Mr. Amazing spent a large portion of Sunday camped out on the couch watching sports on TV. All of Pumpkin's toys are in the living room so he got to spend most of the day with her close by. I'm glad for this because he was able to observe numerous seizures all day long.
They were short! Oh so short! I never saw a single one myself. He said she'd be sitting on the floor playing and she'd just crumple forward and face plant in the carpet. She'd stay like that for just a second or two and then pop back up. He said that she seemed a little disoriented afterward but for the most part, her day was incredibly typical. She played, walked around (though her balance was off more than normal) and ate like normal. But when these episodes picked up in the afternoon – and they happened while standing up – it became more obvious that they were seizures and not just bizarre behavior.
Pumpkin has been diagnosed with psychomotor disturbance. Her neurologist added this diagnosis after I described how jerky her motions are and how she will seem to twitch for no obvious reason. It's because of this that I have a hard time determining whether or not bizarre behavior is "normal" for Pumpkin or if she's having an actual seizure episode.
We went to the ER on Sunday afternoon. The heavens opened and God Himself shined down because we were in and out in less then two hours. They gave her a crushed up pill of something called Ativan to help "reset" her brain and stop the seizures. Then they sent us home.
Ativan is supposed to be a sedative but it had the opposite effect on Pumpkin. She was in bed at 7:45PM and was still awake at 10:45PM. Needless to say she was not a happy camper when I had to wake her Monday morning to take the other cherubs to school and then to go to the follow up appointment with her neurologist. There we had a two hour wait for our appointment. (sigh -- such is life where we live)
It seems that many children become quite agitated after receiving a dose of Ativan. Pumpkin was not an exception. After about an hour of waiting Monday morning, Pumpkin started crying for no reason at all. This is quite abnormal for her because Pumpkin can sit and do nothing for hours at the doctors office. I've given up bringing things to entertain her because she shows no interest. She usually has no problem waiting for extended periods of time. However, she cried yesterday. A lot! All day. A lot!! And did I mention?...all day.
Her neurologist added another anti-seizure med to what she's currently on. I'm a little scared of this one. Even the doctor warned me that we could see changes in her behavior and mood. When I used my Google Degree to learn more after I got home, it seems that many children become agitated, depressed or have other changes in their mental health status. Hopefully this won't manifest itself by increased amounts of crying or fits. I'm not sure I could handle much of that. Sometimes the only reason I feel like I can manage this placement is because Pumpkin is generally quite mellow and easy going. If she starts freaking out all the time....
I don't want to think like that.
Pumpkin's neurologist also gave us a script to have on hand in case Pumpkin has "break through" seizures again.
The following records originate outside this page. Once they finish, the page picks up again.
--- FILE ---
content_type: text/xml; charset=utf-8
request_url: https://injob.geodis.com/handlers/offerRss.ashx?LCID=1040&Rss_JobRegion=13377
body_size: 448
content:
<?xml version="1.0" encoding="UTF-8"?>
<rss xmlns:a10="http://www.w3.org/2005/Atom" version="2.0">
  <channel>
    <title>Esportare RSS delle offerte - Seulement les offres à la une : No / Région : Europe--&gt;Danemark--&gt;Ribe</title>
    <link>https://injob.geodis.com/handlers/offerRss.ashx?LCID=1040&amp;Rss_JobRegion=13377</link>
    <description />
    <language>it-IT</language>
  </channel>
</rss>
I'm grateful for this. I don't like going to the ER for every little thing. And, thankfully, he gave us something other than Ativan.
Pumpkin stayed home from school yesterday and today. And tomorrow, when she goes back in, I'm going to have to grow a bit of a backbone and INSIST on better daily log reports from her teacher/aides. With this new drug being added, she may be more tired, disoriented, dizzy, agitated, depressed, etc. I can't do a thorough assessment of her reaction in the few short hours before and after school. And if she doesn't tolerate the meds well, I have to know sooner than later.
With all the drama, I had to say "no" to another placement request yesterday. An 8 year old boy was being moved out of his foster home because the current foster mom thinks she has too many kids to handle his behaviors so she gave her 30 day notice (but they wanted him moved immediately). My heart broke when I heard his story. He and this 3 siblings entered care in January because his mom was using drugs. Then, sometime in February his mom died in a car accident. Think maybe he'd have some problems dealing with that level of trauma?!
But with the amount of time that Pumpkin takes, I didn't think it'd be fair to bring another one into our family if I couldn't devote enough energy to him and his "behaviors". My middlest cherub is also having a challenging time with life in general right now. Bringing in another boy just a year older than him would have probably sent his anxiety into a tailspin.
I hate saying no. It's so hard when my heart breaks for all the children in state care. My list of specific kids to pray for keeps growing and growing.